ひねくれ者のくだらない話

特に深い意味はない。

雪を見よう

 茶を沸かす温かい音、湿った床、ファンデーションの匂い、ユリの花のむせるような匂い、父親の香水の匂い、母のハンドクリームの匂い、妹のヨダレ痕、訳の分からない爺と婆の写真に向かって膝をつき頭を下げた時のマットのカビ臭さ、フラッシュバック鬱。

 

 雪が見たい。北海道へ行きたい。365日いつ北海道へ訪れても雪が見れるという大間違いの潜在意識が私にはある。
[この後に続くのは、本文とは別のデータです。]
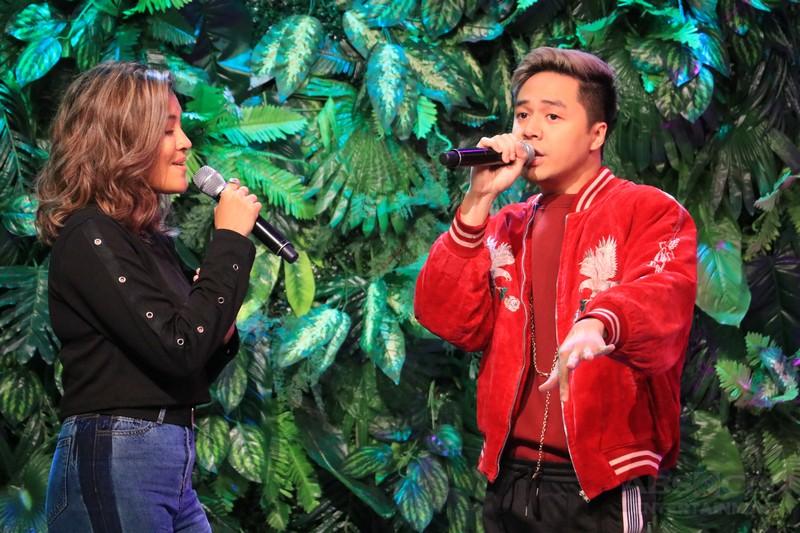 PHOTOS: Magandang Buhay with Elmo & Janella and Sam & Kiana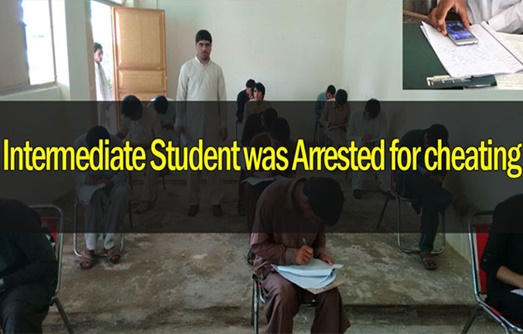 Intermediate Student was arrested for cheating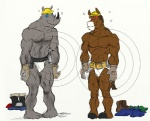 abs anthro belt biceps boots clothed clothing cody_frost codyvfrost construction_worker donkey duo equine footwear fur gloves grin hair half-dressed helmet hypnosis jockstrap male mammal mind_control muscular pecs pose rhinoceros smile standing tool_belt topless underwear  Rating: Questionable Score: -1 User: unforget Date: July 19, 2013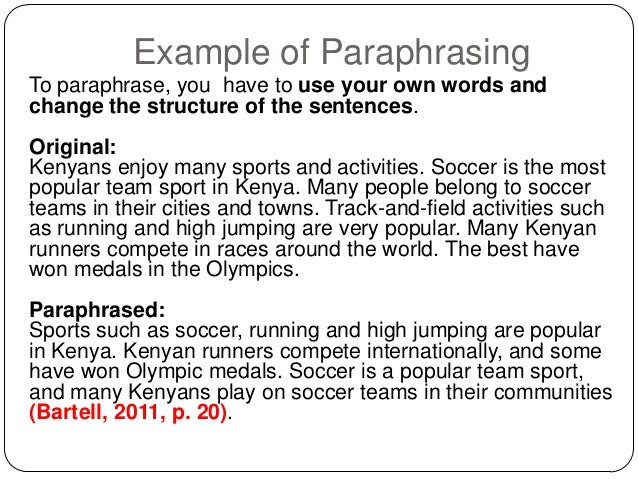 Slideshare reference lists and citations apa 22 example of paraphrasing ccuart Images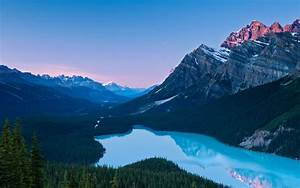 Landscape, Mountain, Canada, Wallpapers, Hd, Desktop, And, Mobile, Backgrounds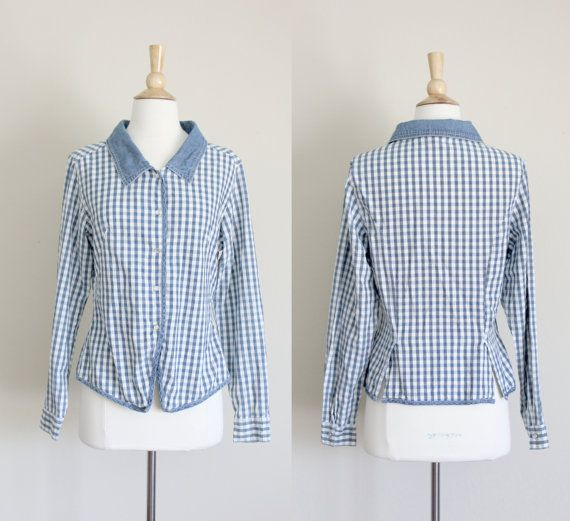 1980s Denim Gingham Blouse by No Boundaries by apotheosisvintage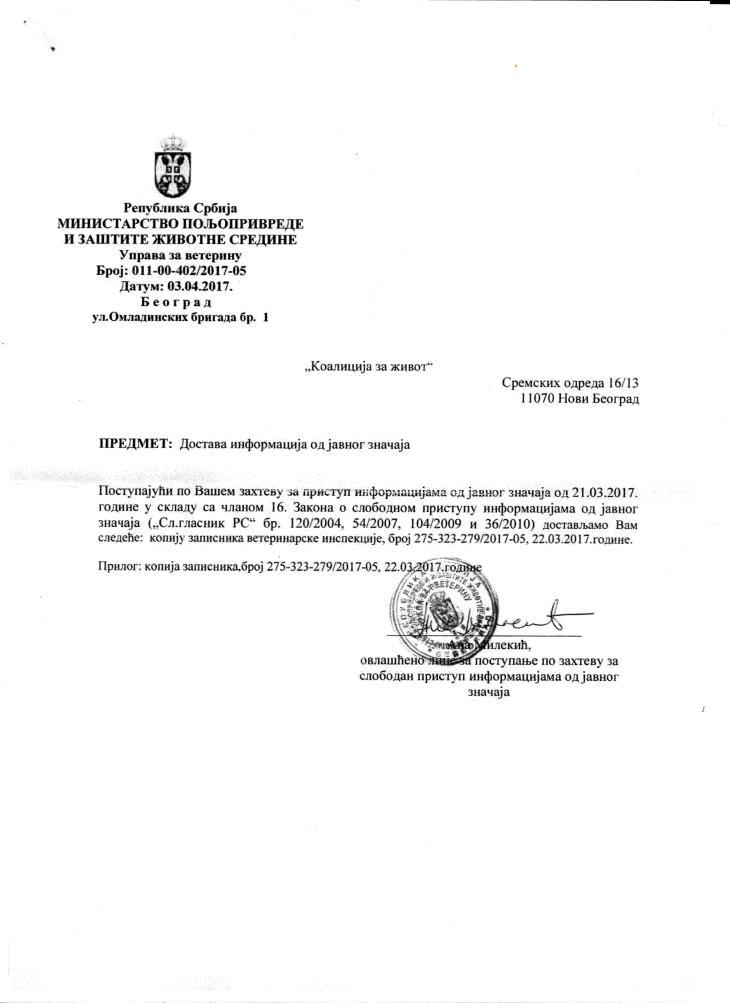 br pasa jkp od upr vet april17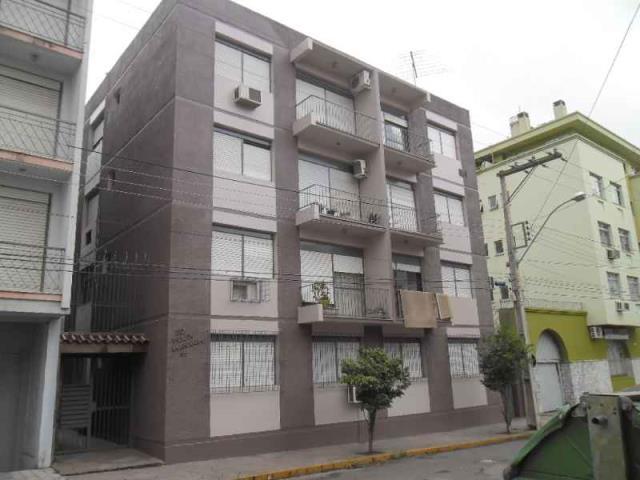 Apartamento Código 3317 para alugar no bairro Centro na cidade de Santa Maria Condominio felix manarin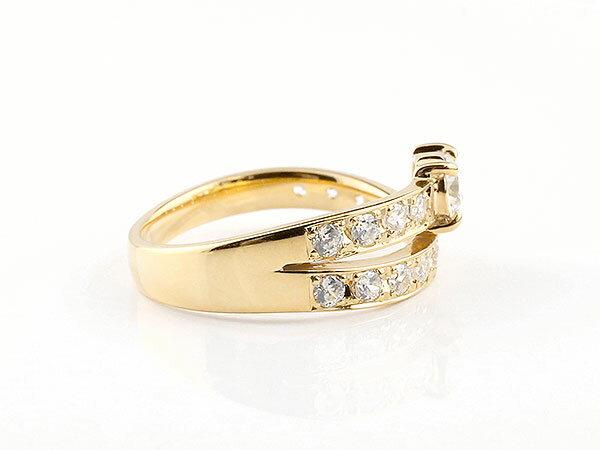 【送料無料】婚約指輪 エンゲージリング ダイヤモンド イエローゴールドk18 エタニティ リング エンゲージ 一粒 大粒 リング ダイヤ 18金 婚約指輪 一粒 大粒 ダイヤモンド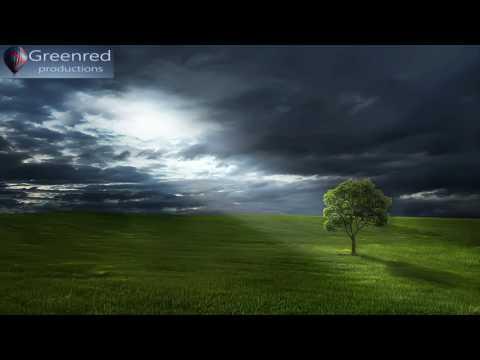 7.83 Hz Schumann Resonance Frequency - Earth's Ohm, Healing Theta Binaural Beats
大阪より北へ訪れたことがない私にとって関東からはもはやファンタジーの世界なのでそれで良い。

 もう暑さにはうんざりなのだ。まだ7月の初めだというのに外を5分散歩しただけで身体中から汗が噴き出す。しかし近年は北海道でもわりと夏は暑いらしいのでもう地球は終わりだ。

 

 夜眠れない時、急に激しめの雨が降り始めるとテンションが上がる。引きこもっていても、こうして自然を感じることができるのは防音性0アパート唯一の恩恵だろう。

 なんと雷も鳴り始めたではないか。地球のサプライズ精神は素晴らしい。

 

 暗闇の中でiPhoneの光 feat.稲妻といった具合の中、小さい頃をぼんやりと思い出す。

 不愉快な空間で不愉快な思いをし不愉快な人間に囲まれ不愉快を募らせたあの時間。

 たまに電撃のようにあの頃の感覚が身体中を走って気分が悪くなる。宗教二世の苦しみ。

 そんなことを思い出してもしょうがないのになあ。

 

 昨日、帰れない夢を見た。電車の行先を調べても調べても出てこない。友達はみんな帰って行くのに私だけ一人ぼっちで半べそをかきながらYahoo乗換案内で何度も何度もルート検索するが一向に正しい帰り道は示されず、だんだん日が落ちていく。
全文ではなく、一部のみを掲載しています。